* _WRITTEN TASK_: Please output each of the items below word for word, leaving out the pictures.

------------------------------------------------------------------------

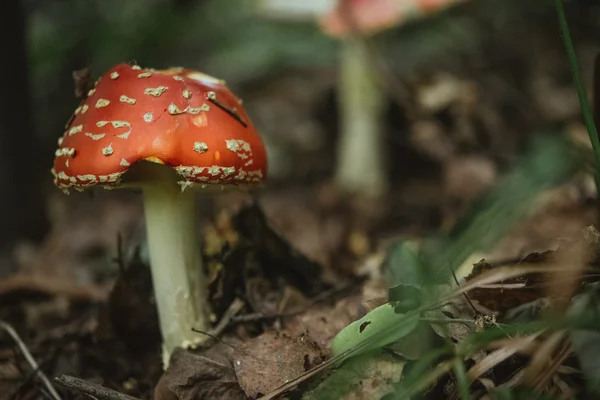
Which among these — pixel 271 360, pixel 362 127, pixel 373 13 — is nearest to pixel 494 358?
pixel 271 360

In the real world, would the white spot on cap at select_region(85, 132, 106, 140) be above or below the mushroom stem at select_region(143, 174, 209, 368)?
above

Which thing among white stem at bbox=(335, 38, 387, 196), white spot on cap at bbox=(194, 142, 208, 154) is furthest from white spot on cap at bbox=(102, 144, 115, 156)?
white stem at bbox=(335, 38, 387, 196)

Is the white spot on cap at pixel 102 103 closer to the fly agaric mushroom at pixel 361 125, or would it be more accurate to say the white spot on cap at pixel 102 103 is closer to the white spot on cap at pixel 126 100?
the white spot on cap at pixel 126 100

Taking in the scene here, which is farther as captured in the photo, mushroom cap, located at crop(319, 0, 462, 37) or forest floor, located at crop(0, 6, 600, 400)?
mushroom cap, located at crop(319, 0, 462, 37)

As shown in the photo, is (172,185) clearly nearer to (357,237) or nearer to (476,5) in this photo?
(357,237)

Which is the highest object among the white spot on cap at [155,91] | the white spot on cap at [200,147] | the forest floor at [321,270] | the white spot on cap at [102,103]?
the white spot on cap at [155,91]

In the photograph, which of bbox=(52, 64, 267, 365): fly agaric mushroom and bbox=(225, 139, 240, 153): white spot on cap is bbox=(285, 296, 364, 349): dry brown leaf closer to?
bbox=(52, 64, 267, 365): fly agaric mushroom

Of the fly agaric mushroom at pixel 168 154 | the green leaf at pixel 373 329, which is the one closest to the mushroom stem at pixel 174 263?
the fly agaric mushroom at pixel 168 154
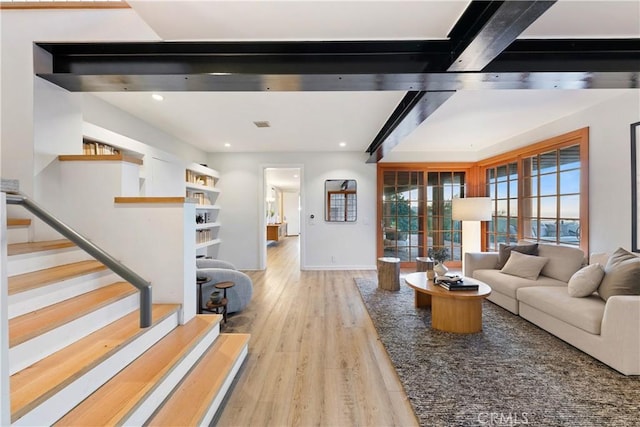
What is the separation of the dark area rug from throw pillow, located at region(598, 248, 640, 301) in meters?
0.62

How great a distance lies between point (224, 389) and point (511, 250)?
3958 millimetres

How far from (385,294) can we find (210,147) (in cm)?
422

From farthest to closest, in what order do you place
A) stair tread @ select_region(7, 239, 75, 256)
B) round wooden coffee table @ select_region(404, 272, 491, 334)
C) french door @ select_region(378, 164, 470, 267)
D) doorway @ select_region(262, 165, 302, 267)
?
doorway @ select_region(262, 165, 302, 267)
french door @ select_region(378, 164, 470, 267)
round wooden coffee table @ select_region(404, 272, 491, 334)
stair tread @ select_region(7, 239, 75, 256)

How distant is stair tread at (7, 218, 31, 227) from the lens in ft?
7.16

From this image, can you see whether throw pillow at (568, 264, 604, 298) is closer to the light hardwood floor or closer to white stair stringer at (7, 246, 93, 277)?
the light hardwood floor

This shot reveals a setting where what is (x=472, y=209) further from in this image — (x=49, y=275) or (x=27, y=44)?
(x=27, y=44)

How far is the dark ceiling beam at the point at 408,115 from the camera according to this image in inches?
100

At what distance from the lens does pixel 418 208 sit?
5.95 meters

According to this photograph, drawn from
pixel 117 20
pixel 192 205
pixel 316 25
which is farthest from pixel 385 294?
pixel 117 20

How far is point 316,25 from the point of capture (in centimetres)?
182

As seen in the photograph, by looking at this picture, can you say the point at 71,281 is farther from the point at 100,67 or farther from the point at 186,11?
the point at 186,11

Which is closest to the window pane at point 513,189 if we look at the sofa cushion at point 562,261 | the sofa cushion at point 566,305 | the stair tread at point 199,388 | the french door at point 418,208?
the french door at point 418,208

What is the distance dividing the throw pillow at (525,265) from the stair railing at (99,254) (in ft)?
13.1

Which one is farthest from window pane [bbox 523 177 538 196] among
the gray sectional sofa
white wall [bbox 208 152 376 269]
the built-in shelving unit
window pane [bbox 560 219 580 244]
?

------------------------------------------------------------------------

* _ANSWER IN FULL_:
Which among these — pixel 271 360, pixel 362 127, pixel 373 13 — is nearest to pixel 494 358?
pixel 271 360

In the real world, would the white spot on cap at select_region(85, 132, 106, 140) be above or below the mushroom stem at select_region(143, 174, 209, 368)?
above

Which thing among white stem at bbox=(335, 38, 387, 196), white spot on cap at bbox=(194, 142, 208, 154) is furthest from white spot on cap at bbox=(102, 144, 115, 156)?
white stem at bbox=(335, 38, 387, 196)

Is the white spot on cap at pixel 102 103 closer to the fly agaric mushroom at pixel 361 125, or would it be more accurate to say the white spot on cap at pixel 102 103 is closer to the white spot on cap at pixel 126 100?
the white spot on cap at pixel 126 100

Taking in the scene here, which is farther as captured in the photo, mushroom cap, located at crop(319, 0, 462, 37) or forest floor, located at crop(0, 6, 600, 400)?
mushroom cap, located at crop(319, 0, 462, 37)

As shown in the photo, is (172,185) clearly nearer to (357,237) or nearer to (476,5) in this photo?
(357,237)

Which is the highest object among the white spot on cap at [155,91] | the white spot on cap at [200,147] | the forest floor at [321,270] | the white spot on cap at [102,103]?
the white spot on cap at [155,91]

In the photograph, which of bbox=(52, 64, 267, 365): fly agaric mushroom and bbox=(225, 139, 240, 153): white spot on cap is bbox=(285, 296, 364, 349): dry brown leaf closer to?
bbox=(52, 64, 267, 365): fly agaric mushroom

Of the fly agaric mushroom at pixel 168 154 | the green leaf at pixel 373 329, which is the one closest to the mushroom stem at pixel 174 263?
the fly agaric mushroom at pixel 168 154
What is the separation of the dark area rug from throw pillow, located at region(598, 248, 640, 301) in meters?
0.62

How great a distance lies between point (224, 389) and point (511, 250)?
3958 millimetres

How far from (385,294) can we find (210,147) (in cm)?
422

From farthest to closest, in what order do you place
A) stair tread @ select_region(7, 239, 75, 256)
B) round wooden coffee table @ select_region(404, 272, 491, 334)
C) french door @ select_region(378, 164, 470, 267)
D) doorway @ select_region(262, 165, 302, 267)
?
doorway @ select_region(262, 165, 302, 267)
french door @ select_region(378, 164, 470, 267)
round wooden coffee table @ select_region(404, 272, 491, 334)
stair tread @ select_region(7, 239, 75, 256)

How distant is stair tread at (7, 218, 31, 227) from the lens in ft?
7.16

From this image, can you see whether throw pillow at (568, 264, 604, 298) is closer to the light hardwood floor or closer to white stair stringer at (7, 246, 93, 277)?
the light hardwood floor

This shot reveals a setting where what is (x=472, y=209) further from in this image — (x=49, y=275) or (x=27, y=44)?
(x=27, y=44)

How far is the dark ceiling beam at the point at 408,115 from the camera according to this image in inches?
100

At what distance from the lens does pixel 418 208 sit?
5.95 meters

According to this photograph, drawn from
pixel 117 20
pixel 192 205
pixel 316 25
which is farthest from pixel 385 294?
pixel 117 20

How far is point 316,25 from the point of capture (in centimetres)?
182

As seen in the photograph, by looking at this picture, can you say the point at 71,281 is farther from the point at 100,67 or farther from the point at 186,11?
the point at 186,11

Which is closest to the window pane at point 513,189 if we look at the sofa cushion at point 562,261 | the sofa cushion at point 566,305 | the stair tread at point 199,388 | the french door at point 418,208?
the french door at point 418,208

What is the distance dividing the throw pillow at (525,265) from the stair railing at (99,254) (in ft)?
13.1

Which one is farthest from window pane [bbox 523 177 538 196] among
the gray sectional sofa
white wall [bbox 208 152 376 269]
the built-in shelving unit
window pane [bbox 560 219 580 244]
?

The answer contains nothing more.